Memorial Drive. A daughter’s memoir di Natasha Trethewey è stato pubblicato nel 2020 negli Stati Uniti dove ha ricevuto innumerevoli riconoscimenti. È la storia di un femminicidio. È la storia della relazione tra una figlia e una madre. È la storia di una ragazza nata da un matrimonio tra un uomo bianco e una donna nera e cresciuta nel sud della segregazione dove i matrimoni interrazziali erano ancora proibiti dalla legge.

È la storia di una donna fatta da donne: in esergo, «in memoria di» ci sono i loro nomi, tutte e tre appartenenti al ramo materno della famiglia, giù fino alla madre. È la storia di una diciannovenne diventata orfana per mano del patrigno, un afroamericano conosciuto e sposato in seconde nozze da sua madre ad Atlanta, dove entrambe si trasferiscono dopo la fine del matrimonio dei suoi genitori.

Perché questo libro non è (ancora?) stato tradotto in Italia?
Natasha Trethewey ha vinto il premio Pulitzer per la poesia nel 2007 con Native Guard che racconta la storia di un battaglione di soldati neri originari, come lei, del Mississippi, morti durante la Guerra Civile. È diventata 19° Poeta Laureato degli Stati Uniti nel 2012, durante la presidenza di Barack Obama (rieletto proprio quell’anno), come lei bi-razziale e, come ha scritto Vanity Fair, come lei capace in maniera prodigiosa di legare la propria storia a quella americana.

Parole affilate

Memorial Drive restituisce la voce a Gwendolyn Ann Turnbough, zittita per sempre, a quarant’anni, con due colpi di pistola da un uomo che non accettava la fine del matrimonio e che per anni aveva bullizzato la figlia acquisita e aveva picchiato e tenuto sotto controllo la moglie fin quasi a spegnerla prima dell’ultima fiammata: la fuga, la denuncia, il tentativo di ricominciare una vita con i due figli (nel frattempo, era nato un maschio).
È un libro fatto di parole affilate nel tempo – il femminicidio è del 5 giugno 1985 – neanche una di troppo, e che si muovono su registri diversi e in un crescendo misurato arrivano a schiantare più volte ogni possibilità di accettare che capiti. Per esempio, quando la maestra di quinta elementare, Mrs. Mathis, dice che «qualche volta gli adulti si arrabbiano tra loro» rispondendo a Natasha che le ha appena spiegato perché quel giorno non riesce a concentrarsi: «Ieri sera ho sentito il mio patrigno picchiare mia madre».

Queste sono alcune delle pagine più dure del libro perché ci sono i sentimenti di una bambina che si sente incaricata di responsabilità a cui non sa come far fronte: «Per tutto il giorno hai pensato a cosa fare. Per tutto il giorno la vergogna ti ha travolta ogni volta che hai risentito nella testa il suono implorante della voce di tua madre». È successo per caso, perché il fratellino talvolta ha ancora paura di dormire da solo e la sorella rimane con lui finché non si addormenta.

Compito da svolgere: Secondo il testo su Memorial Drive, in che anno e con quale opera Natasha Trethewey ha vinto il premio Pulitzer per la poesia?

Dati forniti:
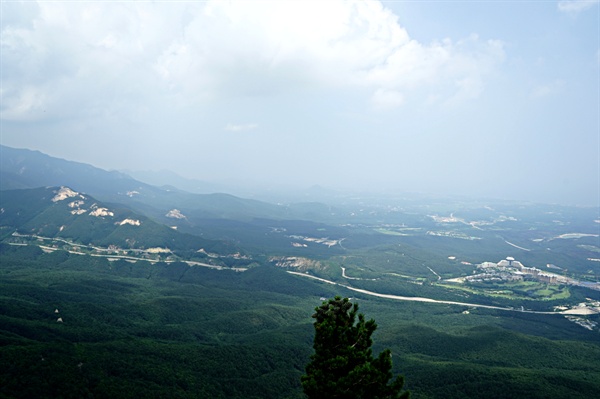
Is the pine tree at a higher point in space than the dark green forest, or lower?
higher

* * *

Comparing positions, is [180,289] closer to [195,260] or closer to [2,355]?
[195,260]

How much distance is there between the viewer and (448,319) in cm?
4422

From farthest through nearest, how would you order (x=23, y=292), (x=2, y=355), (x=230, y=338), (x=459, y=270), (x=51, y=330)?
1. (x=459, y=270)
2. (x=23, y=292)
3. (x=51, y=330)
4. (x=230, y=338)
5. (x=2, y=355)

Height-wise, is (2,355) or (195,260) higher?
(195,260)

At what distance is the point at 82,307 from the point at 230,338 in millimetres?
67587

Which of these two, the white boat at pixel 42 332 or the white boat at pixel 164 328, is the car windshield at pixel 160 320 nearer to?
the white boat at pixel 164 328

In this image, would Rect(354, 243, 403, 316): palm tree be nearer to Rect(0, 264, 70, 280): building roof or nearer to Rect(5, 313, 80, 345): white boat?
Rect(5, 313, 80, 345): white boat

==

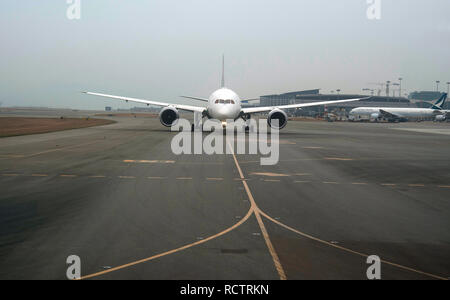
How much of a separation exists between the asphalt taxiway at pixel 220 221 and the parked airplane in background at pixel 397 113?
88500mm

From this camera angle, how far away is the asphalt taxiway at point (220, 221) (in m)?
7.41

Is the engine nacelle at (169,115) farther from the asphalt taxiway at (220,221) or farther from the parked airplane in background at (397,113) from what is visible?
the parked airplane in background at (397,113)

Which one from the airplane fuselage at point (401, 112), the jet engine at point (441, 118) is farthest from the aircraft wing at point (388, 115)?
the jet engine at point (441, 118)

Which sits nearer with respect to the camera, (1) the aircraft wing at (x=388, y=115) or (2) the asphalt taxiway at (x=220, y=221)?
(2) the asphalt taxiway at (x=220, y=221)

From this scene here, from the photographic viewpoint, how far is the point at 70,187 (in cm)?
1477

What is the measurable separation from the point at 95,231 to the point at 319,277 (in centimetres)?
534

Risposta all'esercizio: Nel 2007, con Native Guard.